轢死ごっこ

 澄みきった青空でした。雲の代わりに神が広がっているようなまばゆさでした。

「綺麗だなあ」

「そうだね」

 ふたりの幽霊が見惚れたように呟きました。マサシとヤスシ。とっくの昔に死んでしまった、青空のように澄みきって透明な子どもの幽霊たちでした。

 ふたりはいま、寝転がって、空を見上げています。視界いっぱいの青空です。死んでしまっても、空は変わらず綺麗です。

 ガタンゴトン、ガタンゴトン、ガタンゴトン。

 ふたりのお腹の上を、列車が通りすぎました。ふたりは踏切のなかの、線路の上に寝転がっていたのです。ふたりはだれにも見えない幽霊ですから、列車の運転士もなにも気づかず、つつがなくふたりの子どもたちを轢き殺しました。生者に見えない透明な幽霊たちの、透明な内臓と血液その他が、透明な花火のように散りました。

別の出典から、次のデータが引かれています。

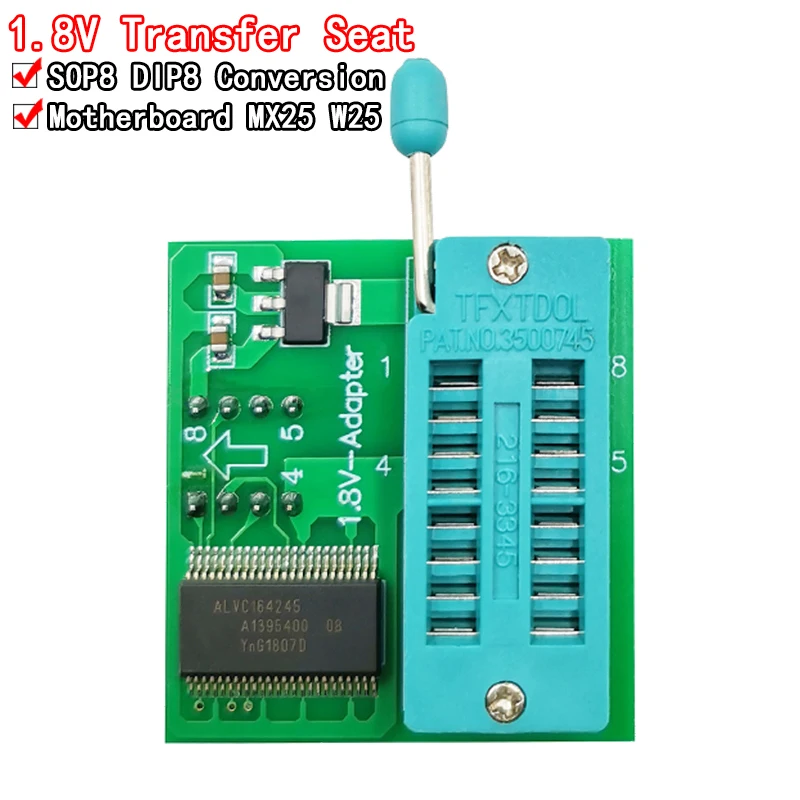 Адаптер 1,8 в для Iphone или материнской платы, 1,8 в, SPI Flash SOP8, DIP8, W25, MX25, используется на программаторах TL866CS, TL866A, EZP2010, EZP2013, CH341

 もちろんふたりは既に死んでいるので、轢き殺されてもへっちゃらです。バラバラになっても、粉々になっても、幽霊としてよみがえります。一瞬、あられもない死体の姿をさらしたふたりは、ふたたび無傷な子どもの姿に戻って、元いた場所に横たわりました。

 遮断機が上がり、だれも通りすぎない沈黙の数分が経った後、カンカンカンカン、と警報機が正確なリズムで歌い始め、目玉のような警報灯が、いたずらなウインクのように赤く点滅し、ふたたび遮断機が下がる、その一連の踏切の仕草は、まるでふたりの子どもの幽霊に手を振る、老いぼれた道化師のようでした。

「綺麗だなあ」

「そうだね」

 マサシとヤスシは空しか見ていませんでした。列車も、踏切も、自分たちの死も、眼中にありませんでした。きょうは空がとても綺麗で、それ以外はどうでもよかったのです。

 ガタンゴトン、ガタンゴトン、ガタンゴトン。

 ふたりはまたしても轢かれました。踏切のなかで、幽霊たちが惨たらしく死にました。でも、それだけです。死んだ後の死は、大したことではないのです。ふたりはこの世に存在しないのですから、いくら死んでも存在しない死でしかありません。ふたりは生きている世界とは無関係です。ふたりは生きている世界から外れています。ふたりと生きている世界のあいだには、とっくの昔に遮断機が下りて、それっきりなのです。

 ところが、あたかもそこに仲間入りするかのように、ひとりの生きている人間が、遮断機をくぐって踏切のなかに入ってきました。制服を着た年若い高校生のようです。ふたりの子どもの幽霊たちに気づかず、しかしふたりに倣うかのように、その隣に横たわりました。

 カンカンカンカン、と警報機が歌っています。赤く赤く、警報灯が点滅しています。ガタンゴトン、と列車が迫っています。

「綺麗だなあ」

「そうだね」

 マサシとヤスシは呟きました。隣の高校生も、空を見ていました。ふたりの透明な幽霊と、もうすぐ死んでしまう青白い顔の高校生は、線路の上に並んで横たわって、同じ空を見上げていました。とても綺麗な、澄みきった青空でした。